Near death experiences (NDEs) have been reported throughout human history in a wide variety of cultures. In the past 20 years an explosion of accounts of such experiences occurring to those surviving coma, cardiac arrest, and noninjurious near fatal brushes with death has been reported. Such events occur to a broad cross section of society, including children, and are variously estimated to occur in between 10% and 90% of near-death situations. A number of similar elements are common to NDEs, including out-of-body experiences (OBEs), hearing buzzing or rushing sounds, entering into a void or a tunnel, seeing or entering into a bright spiritual light, encountering a border or limit, and the subjective perception of making a conscious choice or being forced to return to the body. Anecdotal cases exist in which the reality of the out-of-body perceptions can be independently verified by external conditions, situations, people, and objects. Childhood experiences are often compelling because children have a different perception of death than adults. Their experiences are simple and reveal a core NDE that is universal to the human dying experience.

The various elements of the experience can be replicated by electrical stimulation studies of the temporal lobe or by hallucinogenic drugs. It is possible that hallucinogenic neurotransmitters play a role in the NDE. Wish fulfillment, death denial, dissociative psychologic trauma, and other psychologic defense mechanisms have been advanced to explain the experiences. Regardless of cause, the experiences are apparently transformative, resulting in decreased death anxiety, heightened spiritual perceptions and awareness, increased subjectively perceived psychic abilities, and decreased symptoms of depression and anxiety. Adults who had NDEs as children describe themselves as living mentally and physically healthy lives, even donating more money to charity than control populations.

Many commentators agree that NDEs provide invaluable insight into the processes of dying. Their importance lies in documenting that dying patients are often aware of their surroundings and undergoing spiritual and emotionally dynamic experiences, even if patients appear to be unconscious. These experiences theoretically can be invaluable in empowering dying patients and their families to understand death and heal grief. If society can institutionalize the concept that the processes of dying are often joyous and spiritual, irrational use of medical technology in dying patients may be reduced, leading to substantial savings in health care costs. The current debate over whether they document an objectively real heaven or soul obscures the fact that NDEs are as real as any other human emotion and ability. Although enough evidence currently exists to make the survival hypothesis scientifically respectable, near death studies are in their infancy and are not currently of sufficient caliber to support such a conclusion. These experiences are the only objective evidence of what it is like to die. Near death experiences are best understood as one element of a spectrum of related clinical experiences known as death-related visions.

For the past 100 years, there has been intense interest in the scientific community and by the general public in scientific verification and validation of spiritual experiences.1 At the end of the nineteenth century, scientists in England and America investigated encounters with ghosts, mediums, spirit communication with the dead, and death-bed and near death visions. Although interest in the scientific community waned from 1910 to 1960, once again interest in deathbed and NDEs has exploded. This is not an isolated phenomenon but has appeared in the context of tremendous public interest in a wide variety of spiritual and paranormal issues, including spirit channeling, paranormal abilities, spiritual healing, encounters with UFOs, and even kidnappings by UFOs. It has been pointed out that the first wave of UFO sightings occurred in the late nineteenth century at the same time of the first modern accounts of deathbed visions. Carl Sagan is the most articulate proponent of the idea that perhaps these visions and encounters originate in our own cultural psychology and are not so much an understanding of another world but a reflection of our own inner psychic longings.

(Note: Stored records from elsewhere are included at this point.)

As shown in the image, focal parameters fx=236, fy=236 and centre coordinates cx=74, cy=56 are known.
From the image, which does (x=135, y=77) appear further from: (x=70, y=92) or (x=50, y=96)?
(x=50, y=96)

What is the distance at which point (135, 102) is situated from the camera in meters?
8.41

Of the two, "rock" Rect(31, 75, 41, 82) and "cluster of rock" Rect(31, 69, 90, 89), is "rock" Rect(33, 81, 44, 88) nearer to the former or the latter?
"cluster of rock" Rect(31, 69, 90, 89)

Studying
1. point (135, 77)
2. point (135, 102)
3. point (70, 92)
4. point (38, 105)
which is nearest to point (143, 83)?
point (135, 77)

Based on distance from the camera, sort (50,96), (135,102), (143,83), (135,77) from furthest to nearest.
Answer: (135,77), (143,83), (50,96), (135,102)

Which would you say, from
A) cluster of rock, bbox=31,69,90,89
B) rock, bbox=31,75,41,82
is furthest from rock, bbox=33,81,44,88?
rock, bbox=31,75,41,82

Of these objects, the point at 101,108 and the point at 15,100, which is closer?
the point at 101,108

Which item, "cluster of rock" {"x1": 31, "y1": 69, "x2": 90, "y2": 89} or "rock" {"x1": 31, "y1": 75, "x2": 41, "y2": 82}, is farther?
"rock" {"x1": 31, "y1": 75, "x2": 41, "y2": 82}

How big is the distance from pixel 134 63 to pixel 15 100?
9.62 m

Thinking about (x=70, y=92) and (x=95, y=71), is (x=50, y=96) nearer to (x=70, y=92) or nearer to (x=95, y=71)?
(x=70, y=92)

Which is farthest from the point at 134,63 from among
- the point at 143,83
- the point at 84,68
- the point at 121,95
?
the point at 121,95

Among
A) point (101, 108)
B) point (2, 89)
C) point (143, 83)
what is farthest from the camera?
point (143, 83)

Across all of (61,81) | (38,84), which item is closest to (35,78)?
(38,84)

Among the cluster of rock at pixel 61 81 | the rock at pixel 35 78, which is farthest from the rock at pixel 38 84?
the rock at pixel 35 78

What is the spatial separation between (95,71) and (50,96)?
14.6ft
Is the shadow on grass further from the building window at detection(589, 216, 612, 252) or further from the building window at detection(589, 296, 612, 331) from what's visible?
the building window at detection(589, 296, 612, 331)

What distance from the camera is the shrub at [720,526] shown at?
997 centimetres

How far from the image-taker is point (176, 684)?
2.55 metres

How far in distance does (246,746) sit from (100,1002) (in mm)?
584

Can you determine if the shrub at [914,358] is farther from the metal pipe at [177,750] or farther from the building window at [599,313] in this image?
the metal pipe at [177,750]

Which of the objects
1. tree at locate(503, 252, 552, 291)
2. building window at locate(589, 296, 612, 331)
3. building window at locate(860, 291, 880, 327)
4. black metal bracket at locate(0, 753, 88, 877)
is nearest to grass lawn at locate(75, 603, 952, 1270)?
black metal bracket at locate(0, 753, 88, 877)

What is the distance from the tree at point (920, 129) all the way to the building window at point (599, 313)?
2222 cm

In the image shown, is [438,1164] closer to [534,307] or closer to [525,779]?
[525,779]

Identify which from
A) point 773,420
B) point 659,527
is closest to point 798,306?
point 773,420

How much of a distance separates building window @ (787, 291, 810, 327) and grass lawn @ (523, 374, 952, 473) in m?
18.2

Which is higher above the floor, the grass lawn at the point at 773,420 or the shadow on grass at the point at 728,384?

Interest in these experiences has become most pronounced during a time in which our society is losing its cultural myths and shared spiritual rituals and longings. Joseph Campbell stated that the image of death is the beginning of mythology. Mythology makes one "part of a society of living and dead that came long before you were here and will be here long after you are gone. It nourishes you and protects you." Mankind's myths giving meaning to individual lives and help to interpret events such as death.

It is precisely this current lack of meaning for our own death and the death of others that, in my opinion, has led to such intense interest in NDEs, especially the experiences of children, who are often regarded as too naïve to invent stories based on repressed fear of death. Historian Philip Aries describes modern society as having abandoned the traditional relationship between death and society, which had previously existed for tens of thousands of years. Starting with modern funeral practices in which the body was embalmed and preserved, death has become taboo, medicalized, and a defeat for patient and physician alike. Bluebond-Langer, an anthropologist who studies children on a cancer ward for 1 year, described a sense of mutual pretense and shared denial in children who were dying of cancer between the children, parents, staff, and physicians. Once a fatal diagnosis was made, conversations with the child became briefer and often terminated abruptly if the child asked too many questions about death. A child's death is seen as a defeat by everyone involved.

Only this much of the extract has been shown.